En physique-mathématique classique les QP sont censées décrire la réalité indépendante de nos pensées et de nos actions, tandis que les QS décrivent une apparence, une réalité très proche de nous, subjective. D’après les mécanistes, si les sens sont un moyen imparfait pour parvenir au réel, il semble légitime, d'une part, de tenter de les dépasser au moyen d'appareils qui prolongent le perceptible pour nous approcher, par exemple, de l'infiniment grand et de l'infiniment petit, et, d'autre part et surtout, il semble légitime de dépasser les sens par la raison et les formalismes mathématiques. On espère ainsi que les moyens symboliques nous donneront un aperçu d'une réalité qui restera pour toujours au-delà de nos sens. Les physiciens-mathématiciens modernes sont donc des continuateurs des premiers philosophes grecs qui pensaient que la substance et ses vraies propriétés sont connues par la raison et non pas par l'expérience.

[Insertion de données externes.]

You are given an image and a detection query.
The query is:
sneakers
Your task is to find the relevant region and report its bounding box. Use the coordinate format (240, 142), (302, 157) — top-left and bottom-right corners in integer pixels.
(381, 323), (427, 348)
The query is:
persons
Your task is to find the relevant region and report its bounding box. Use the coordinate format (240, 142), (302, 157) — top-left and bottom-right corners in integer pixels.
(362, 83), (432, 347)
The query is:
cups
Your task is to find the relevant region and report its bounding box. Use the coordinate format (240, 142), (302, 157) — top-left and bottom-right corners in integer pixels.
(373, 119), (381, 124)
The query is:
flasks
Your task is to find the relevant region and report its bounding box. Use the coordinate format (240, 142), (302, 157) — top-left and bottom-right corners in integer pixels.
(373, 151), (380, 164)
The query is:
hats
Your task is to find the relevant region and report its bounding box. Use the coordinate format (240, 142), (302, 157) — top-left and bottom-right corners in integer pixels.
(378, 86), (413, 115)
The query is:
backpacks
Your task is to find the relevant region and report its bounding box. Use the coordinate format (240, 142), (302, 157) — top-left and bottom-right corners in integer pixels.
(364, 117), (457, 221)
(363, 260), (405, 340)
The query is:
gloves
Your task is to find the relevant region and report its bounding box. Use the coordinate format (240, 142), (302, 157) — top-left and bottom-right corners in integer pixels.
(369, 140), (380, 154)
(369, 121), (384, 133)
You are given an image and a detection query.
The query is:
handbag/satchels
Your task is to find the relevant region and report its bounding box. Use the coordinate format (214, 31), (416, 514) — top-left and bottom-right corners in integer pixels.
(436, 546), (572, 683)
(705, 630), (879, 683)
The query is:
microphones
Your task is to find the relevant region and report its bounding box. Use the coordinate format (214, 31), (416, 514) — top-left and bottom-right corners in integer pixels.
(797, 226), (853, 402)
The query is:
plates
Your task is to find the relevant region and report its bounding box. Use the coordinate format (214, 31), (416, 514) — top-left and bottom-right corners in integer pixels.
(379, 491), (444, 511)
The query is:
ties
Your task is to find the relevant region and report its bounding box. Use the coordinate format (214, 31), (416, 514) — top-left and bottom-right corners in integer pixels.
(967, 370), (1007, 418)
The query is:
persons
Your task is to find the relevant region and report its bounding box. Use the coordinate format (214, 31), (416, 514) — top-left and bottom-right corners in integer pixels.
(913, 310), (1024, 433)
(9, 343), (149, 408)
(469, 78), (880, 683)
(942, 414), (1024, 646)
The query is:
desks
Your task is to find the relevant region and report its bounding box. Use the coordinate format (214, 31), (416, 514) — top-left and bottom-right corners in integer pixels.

Notre physique contemporaine montre que certaines QP des modernes ne sont pas des propriétés essentielles et objectives des choses. Ainsi la masse, qui mesure la quantité de matière, est un invariant en mécanique newtonienne, une caractéristique indépendante des conditions physiques où elle se trouve, mais en mécanique relativiste la masse d'un corps varie avec sa vitesse. De plus, puisque la masse est énergie, le principe de conservation de la masse est modifié dans le sens où ce principe de conservation de la masse et celui de conservation de l'énergie sont deux aspects d'une seule substance générale.
D'après le point de vue le plus répandu sur la mécanique quantique (MQ), l'interprétation dite de Copenhague, il est naïf de croire qu'il y ait deux niveaux de réalité, un monde objectif et un monde subjectif, et dans une attitude qui rappelle Berkeley ou Kant, on y décrit le monde comme s'il existait seulement pendant que quelqu'un l'observe. Le phénomène, une fois encore, n'est pas essentiellement la manifestation du réel mais plutôt l'expression de notre façon d'observer incarnée cette fois dans le montage expérimental. La métaphysique et l’épistémologie de la MQ, en enfermant le monde dans notre représentation, rendent inopérante aussi bien la distinction entre réalité et apparence que celle entre les QP et les QS : toute existence est relative au sujet.
Comment connaître les vraies propriétés des choses ? J’ai dit que l’histoire de ce problème est, en somme, celle de la relation entre la métaphysique et l’épistémologie d’Aristote et celles de Démocrite. Attendu l’éminente valeur de ces deux visions du monde pour le progrès de la connaissance de la réalité, la solution se trouve nécessairement dans l’imagination d’une philosophie capable de les harmoniser (j’ai toujours considéré ma propre réflexion comme une contribution à la réalisation de cet idéal).